Non serve, o non dovrebbe servire, che io stia qui a ricordare chi era Ugo Foscolo e quello che ha scritto. Voglio estrapolare, in questo giorno, un breve passo dal carme “Dei sepolcri”, perché in questo, più che in ogni altra cosa che io abbia letto, si trova spiegato il senso di questo giorno. Oggi noi onoriamo i defunti. Non importa credere o meno in una particolare forma di dio. Non importa che le persone che amavamo e che sono morte le ricordiamo ogni giorno. C’è qualcosa di più. Qualcosa che ancora ci possono dare. Qualcosa che accenda i nostri animi.
A egregie cose il forte animo accendono
l’urne de’ forti, o Pindemonte; e bella
e santa fanno al peregrin la terra
che le ricetta.

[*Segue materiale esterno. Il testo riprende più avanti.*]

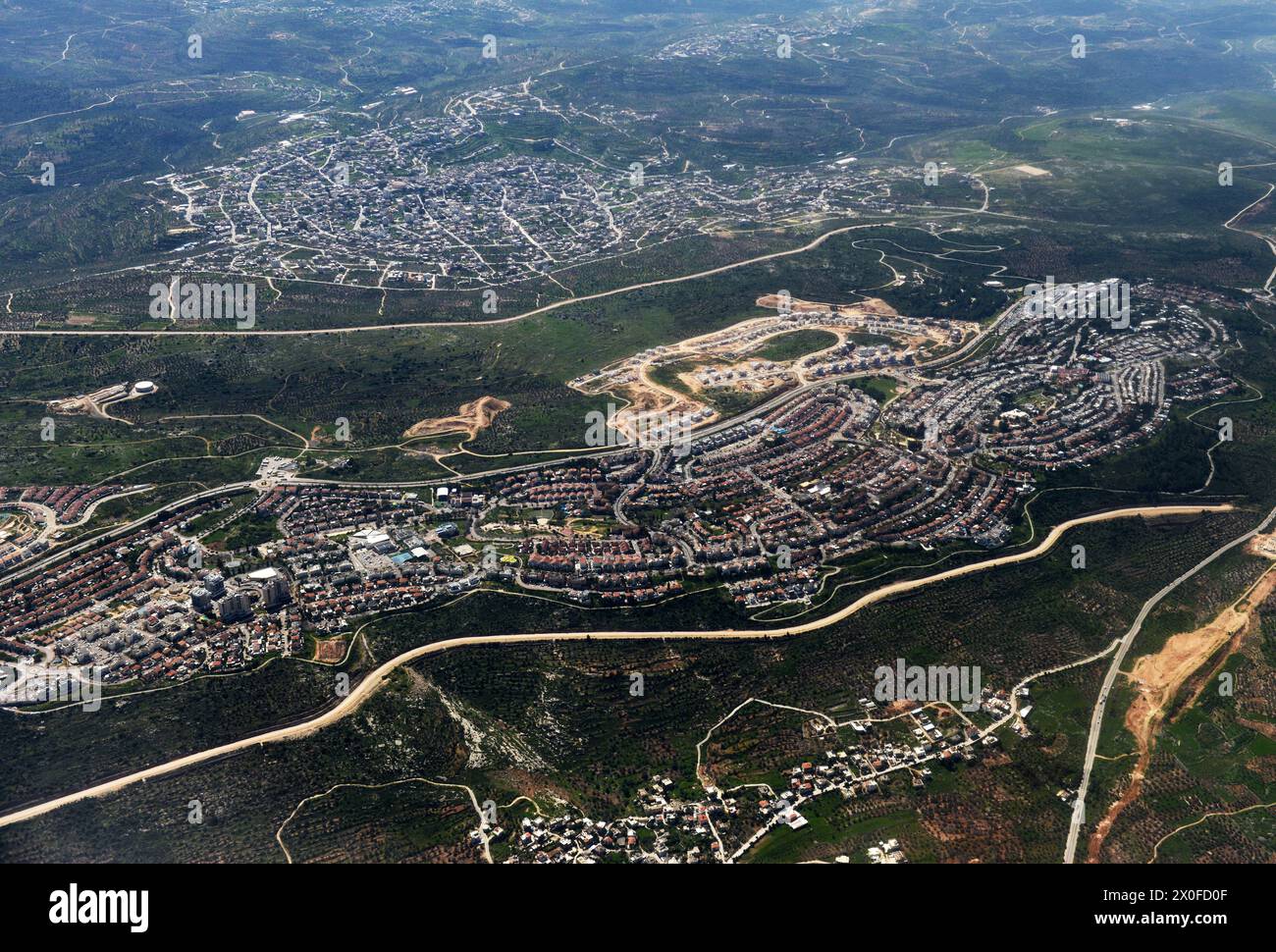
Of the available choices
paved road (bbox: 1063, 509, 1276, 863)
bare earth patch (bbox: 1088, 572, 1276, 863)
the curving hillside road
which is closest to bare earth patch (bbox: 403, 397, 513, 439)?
the curving hillside road

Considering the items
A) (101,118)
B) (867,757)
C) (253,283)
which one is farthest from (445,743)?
(101,118)

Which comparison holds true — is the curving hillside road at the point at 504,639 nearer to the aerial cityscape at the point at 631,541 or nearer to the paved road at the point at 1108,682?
the aerial cityscape at the point at 631,541

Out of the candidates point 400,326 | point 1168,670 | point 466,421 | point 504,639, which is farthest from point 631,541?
point 400,326

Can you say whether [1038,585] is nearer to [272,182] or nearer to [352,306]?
[352,306]

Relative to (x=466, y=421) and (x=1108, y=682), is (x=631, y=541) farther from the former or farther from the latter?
(x=1108, y=682)

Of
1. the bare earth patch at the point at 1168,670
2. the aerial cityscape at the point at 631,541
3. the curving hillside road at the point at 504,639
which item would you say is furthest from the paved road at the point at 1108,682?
the curving hillside road at the point at 504,639

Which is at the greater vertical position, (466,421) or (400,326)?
(400,326)
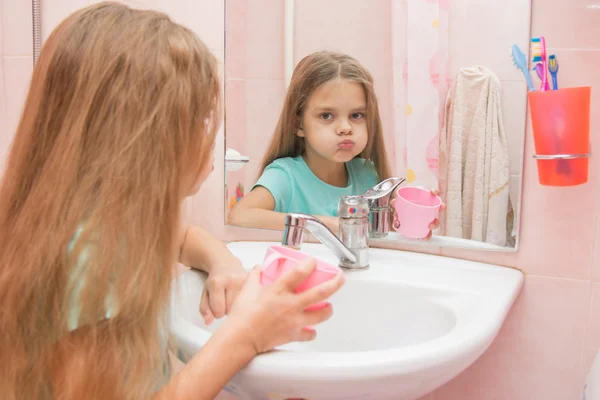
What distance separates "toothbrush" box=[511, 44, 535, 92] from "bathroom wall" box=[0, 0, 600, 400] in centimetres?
2

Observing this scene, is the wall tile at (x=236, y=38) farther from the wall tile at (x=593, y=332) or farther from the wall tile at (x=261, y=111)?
the wall tile at (x=593, y=332)

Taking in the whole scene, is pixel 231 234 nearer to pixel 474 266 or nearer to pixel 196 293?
pixel 196 293

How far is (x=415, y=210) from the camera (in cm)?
101

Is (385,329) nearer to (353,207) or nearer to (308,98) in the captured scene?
(353,207)

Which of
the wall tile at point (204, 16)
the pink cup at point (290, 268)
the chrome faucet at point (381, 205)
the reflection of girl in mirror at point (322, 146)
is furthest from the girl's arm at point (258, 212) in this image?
the pink cup at point (290, 268)

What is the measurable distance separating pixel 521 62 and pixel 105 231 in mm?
648

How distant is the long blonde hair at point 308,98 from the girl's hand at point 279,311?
419 mm

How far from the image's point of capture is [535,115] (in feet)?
2.83

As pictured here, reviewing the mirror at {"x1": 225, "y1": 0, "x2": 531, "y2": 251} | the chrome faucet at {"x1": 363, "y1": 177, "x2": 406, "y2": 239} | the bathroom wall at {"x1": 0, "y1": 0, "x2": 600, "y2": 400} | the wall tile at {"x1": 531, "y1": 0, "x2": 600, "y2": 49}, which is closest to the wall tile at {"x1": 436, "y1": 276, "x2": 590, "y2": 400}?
the bathroom wall at {"x1": 0, "y1": 0, "x2": 600, "y2": 400}

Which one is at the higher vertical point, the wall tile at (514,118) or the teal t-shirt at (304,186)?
the wall tile at (514,118)

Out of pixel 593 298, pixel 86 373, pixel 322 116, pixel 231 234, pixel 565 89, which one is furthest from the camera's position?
pixel 231 234

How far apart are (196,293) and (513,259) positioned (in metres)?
0.52

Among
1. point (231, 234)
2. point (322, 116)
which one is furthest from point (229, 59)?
point (231, 234)

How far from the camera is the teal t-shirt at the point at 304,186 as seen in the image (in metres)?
1.08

Io, quando il monumento
vidi ove posa il corpo di quel grande
che, temperando lo scettro a’ regnatori,
gli allor ne sfronda, ed alle genti svela
di che lagrime grondi e di che sangue;
e l’arca di colui che nuovo Olimpo
alzò in Roma a’ Celesti; e di chi vide
sotto l’etereo padiglion rotarsi
più mondi, e il sole irradiarli immoto,
onde all’Anglo che tanta ala vi stese
sgombrò primo le vie del firmamento;
te beata, gridai, per le felici
aure pregne di vita, e pe’ lavacri
che da’ suoi gioghi a te versa Appennino!

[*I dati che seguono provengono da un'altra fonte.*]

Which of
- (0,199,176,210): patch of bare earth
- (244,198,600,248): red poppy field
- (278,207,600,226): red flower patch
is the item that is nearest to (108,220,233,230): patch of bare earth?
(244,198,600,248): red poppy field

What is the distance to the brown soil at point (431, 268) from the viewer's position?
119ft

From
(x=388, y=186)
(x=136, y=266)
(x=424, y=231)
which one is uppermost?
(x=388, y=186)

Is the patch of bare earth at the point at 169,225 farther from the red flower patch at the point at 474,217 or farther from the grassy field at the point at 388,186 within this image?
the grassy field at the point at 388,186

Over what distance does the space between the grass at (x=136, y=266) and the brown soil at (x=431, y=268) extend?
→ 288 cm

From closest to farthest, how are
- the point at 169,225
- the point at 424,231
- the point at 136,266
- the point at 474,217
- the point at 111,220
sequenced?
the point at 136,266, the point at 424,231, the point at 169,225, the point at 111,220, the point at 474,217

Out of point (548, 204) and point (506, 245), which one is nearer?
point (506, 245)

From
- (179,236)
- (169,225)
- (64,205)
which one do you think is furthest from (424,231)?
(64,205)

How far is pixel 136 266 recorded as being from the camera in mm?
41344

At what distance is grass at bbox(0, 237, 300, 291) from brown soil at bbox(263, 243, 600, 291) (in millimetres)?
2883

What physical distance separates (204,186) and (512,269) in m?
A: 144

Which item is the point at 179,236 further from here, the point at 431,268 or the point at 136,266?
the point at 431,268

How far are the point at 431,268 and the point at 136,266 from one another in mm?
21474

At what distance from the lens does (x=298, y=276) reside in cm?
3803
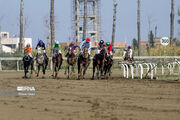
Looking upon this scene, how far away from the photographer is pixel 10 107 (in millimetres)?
8859

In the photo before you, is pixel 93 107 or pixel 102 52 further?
pixel 102 52

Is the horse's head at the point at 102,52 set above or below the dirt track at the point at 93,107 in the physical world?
above

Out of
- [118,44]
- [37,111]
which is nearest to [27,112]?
[37,111]

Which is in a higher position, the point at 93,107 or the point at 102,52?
the point at 102,52

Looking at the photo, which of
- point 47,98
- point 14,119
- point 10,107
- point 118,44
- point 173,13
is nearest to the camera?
point 14,119

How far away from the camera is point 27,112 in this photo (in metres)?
8.06

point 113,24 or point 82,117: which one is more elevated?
point 113,24

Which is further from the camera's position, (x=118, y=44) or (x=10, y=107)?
(x=118, y=44)

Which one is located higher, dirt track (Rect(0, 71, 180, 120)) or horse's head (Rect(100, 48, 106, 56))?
horse's head (Rect(100, 48, 106, 56))

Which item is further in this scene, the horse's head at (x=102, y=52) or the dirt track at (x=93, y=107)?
the horse's head at (x=102, y=52)

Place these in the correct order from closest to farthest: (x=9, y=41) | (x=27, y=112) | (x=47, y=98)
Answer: (x=27, y=112) → (x=47, y=98) → (x=9, y=41)

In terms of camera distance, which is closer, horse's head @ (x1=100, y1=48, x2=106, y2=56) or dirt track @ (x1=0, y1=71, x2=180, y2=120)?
dirt track @ (x1=0, y1=71, x2=180, y2=120)

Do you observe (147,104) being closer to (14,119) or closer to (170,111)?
(170,111)

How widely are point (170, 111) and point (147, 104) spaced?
1.08 metres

Lieta dell’aer tuo veste la luna
di luce limpidissima i tuoi colli
per vendemmia festanti; e le convalli
popolate di case e d’oliveti
mille di fiori al ciel mandano incensi.
E tu prima, Firenze, udivi il carme
che allegrò l’ire al Ghibellin fuggiasco;
e tu i cari parenti e l’idioma
desti a quel dolce di Calliope labbro
che Amore, in Grecia nudo e nudo in Roma,
d’un velo candidissimo adornando,
rendea nel grembo a Venere celeste.
Ma più beata che in un tempio accolte
serbi l’italie glorie; uniche forse
dacchè le mal vietate Alpi e l’alterna
onnipotenza delle umane sorti,
armi e sostanze t’invadeano ed are
e patria e, tranne la memoria, tutto.